The disallowed documents are one of four main reasons McCullough and his defense lawyer Paul Glaser contend McCullough’s 2012 conviction and life sentence for the kidnapping, abduction and murder of Ridulph were unfair.

In the appeal, filed in Illinois Second District Appellate Court in Elgin, Glaser said the evidence at trial was insufficient to prove a guilty verdict, that Hallock erred in refusing to allow defense evidence that would have proved an alibi, that some of prosecutors’ evidence shouldn’t have been admitted, and that the convictions for kidnapping and abduction charges violate the one-act, one-crime rule.

Key testimony by Kathy Chapman, Ridulph’s childhood friend, identified McCullough, then known as John Tessier, as the man who was with Ridulph at the intersection of Center Cross Street and Archie Place in Sycamore when she was last seen. The man introduced himself as “Johnny” to the girls.

"This happened 30 years plus after the incident," Glaser said. "We simply can't believe that
testimony."

McCullough, 74, was sentenced in December 2012 after a five-day bench trial in September. He was arrested in 2011 in Seattle, where he had moved and changed his name.

Authorities said Ridulph and Chapman were playing at a street corner Dec. 3, 1957, when a man offered the girls a piggyback ride. Ridulph agreed to the piggyback ride, but Chapman ran home to get mittens. When she came back, both Ridulph and the man were gone.

Ridulph’s body was not found until April 1958, about 100 miles from Sycamore in some woods, the appeal states. A forensic archaeologist found knife wounds on Ridulph’s chest when she exhumed the body in July 2011.

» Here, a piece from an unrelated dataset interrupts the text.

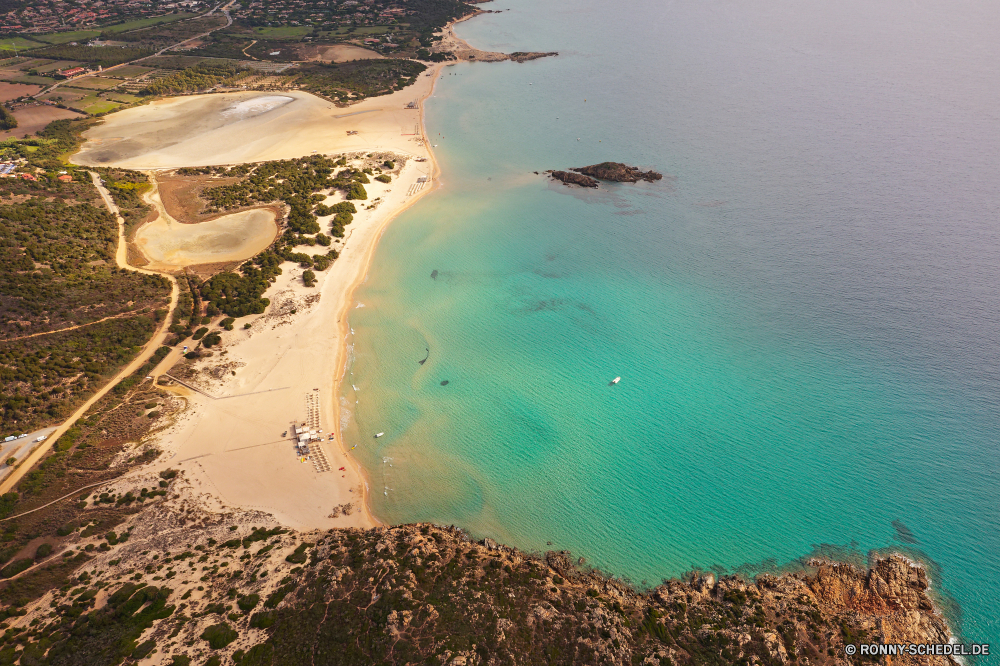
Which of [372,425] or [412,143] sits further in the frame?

In finding McCullough guilty in 2012, Hallock acknowledged that some witnesses’ memories were cloudy, “but that’s to be expected after these many years.”

Glaser takes issue with Chapman identifying McCullough as the suspect decades after the incident. He also called testimony from jailhouse informants unreliable because of their backgrounds. Christopher Diaz, who was in DeKalb County Jail on charges of aggravated criminal sexual abuse, testified he overheard McCullough admitting to giving a little girl a piggyback ride and running down an alley with her while another girl went to get her mittens, the appeal states.

Glaser also claims a statement from McCullough’s mother, Eileen Tessier, saying her son was involved was not credible because she was in the hospital under the influence of substances such as morphine when she made the statements. McCullough’s half-sister Janet Tessier came forward and told police about incriminating comments their mother made just before their mother died in 1994.

“We don’t think that statement should be given any credence,” Glaser said.

Clay Campbell, who was the DeKalb County State’s Attorney who prosecuted McCullough, could not be reached for comment Tuesday.